How do you groupby on consecutive blocks of rows where each block is separated by a threshold value?
I have the following sample pandas dataframe, and I'm having difficulty getting blocks of rows whose difference in their dates is greater than 365 days.
Date | Data |
---|---|
2019-01-01 | A |
2019-05-01 | B |
2020-04-01 | C |
2021-07-01 | D |
2022-02-01 | E |
2024-05-01 | F |
The output I'm looking for is the following,
Min Date | Max Date | Data |
---|---|---|
2019-01-01 | 2020-04-01 | ABC |
2021-07-01 | 2022-02-01 | DE |
2024-05-01 | 2024-05-01 | F |
I was looking at pandas .diff()
and .cumsum()
for getting the number of days between two rows and filtering for rows with difference > 365 days, however, it doesn't work when the dataframe has multiple blocks of rows.

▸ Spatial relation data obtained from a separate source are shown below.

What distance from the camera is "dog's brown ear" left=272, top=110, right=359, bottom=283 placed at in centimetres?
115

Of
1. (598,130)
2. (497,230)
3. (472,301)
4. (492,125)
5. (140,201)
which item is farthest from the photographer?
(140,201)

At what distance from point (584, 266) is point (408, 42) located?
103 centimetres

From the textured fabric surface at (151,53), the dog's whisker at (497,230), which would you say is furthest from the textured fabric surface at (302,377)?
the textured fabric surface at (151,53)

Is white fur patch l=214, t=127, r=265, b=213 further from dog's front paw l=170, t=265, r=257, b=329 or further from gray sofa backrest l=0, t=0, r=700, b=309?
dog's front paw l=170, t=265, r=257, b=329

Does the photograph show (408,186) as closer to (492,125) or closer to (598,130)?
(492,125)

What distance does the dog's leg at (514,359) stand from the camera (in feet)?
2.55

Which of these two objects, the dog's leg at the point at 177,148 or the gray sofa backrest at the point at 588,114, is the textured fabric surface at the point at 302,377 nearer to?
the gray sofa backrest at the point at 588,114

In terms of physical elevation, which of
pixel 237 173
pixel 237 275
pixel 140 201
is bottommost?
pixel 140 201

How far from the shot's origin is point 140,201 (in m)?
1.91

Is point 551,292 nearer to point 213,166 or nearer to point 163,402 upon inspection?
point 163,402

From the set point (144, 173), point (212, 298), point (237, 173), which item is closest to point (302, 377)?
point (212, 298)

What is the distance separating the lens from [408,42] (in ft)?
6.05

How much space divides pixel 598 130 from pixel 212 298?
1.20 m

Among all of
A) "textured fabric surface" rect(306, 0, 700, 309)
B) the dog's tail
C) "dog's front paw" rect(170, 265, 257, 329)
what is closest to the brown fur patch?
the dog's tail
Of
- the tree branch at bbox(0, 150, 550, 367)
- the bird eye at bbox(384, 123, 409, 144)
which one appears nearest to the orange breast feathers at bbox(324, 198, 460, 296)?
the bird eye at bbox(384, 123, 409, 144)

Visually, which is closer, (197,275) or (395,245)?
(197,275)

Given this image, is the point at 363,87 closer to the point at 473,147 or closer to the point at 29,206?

CodePudding user response:
I would also suggest .diff()
and .cumsum()
:
import pandas as pd
df = pd.read_clipboard()
df["Date"] = pd.to_datetime(df["Date"])
blocks = df["Date"].diff().gt("365D").cumsum()
out = df.groupby(blocks).agg({"Date": ["min", "max"], "Data": "sum"})
out:
Date Data
min max sum
Date
0 2019-01-01 2019-05-01 AB
1 2020-06-01 2020-06-01 C
2 2021-07-01 2022-02-01 DE
3 2024-05-01 2024-05-01 F
after which you can replace the column labels (now a 2 level MultiIndex) as appropriate.
The date belonging to data "C" is more than 365 days apart from both "B" and "D", so it got its own group. Or am I misunderstanding your expected output?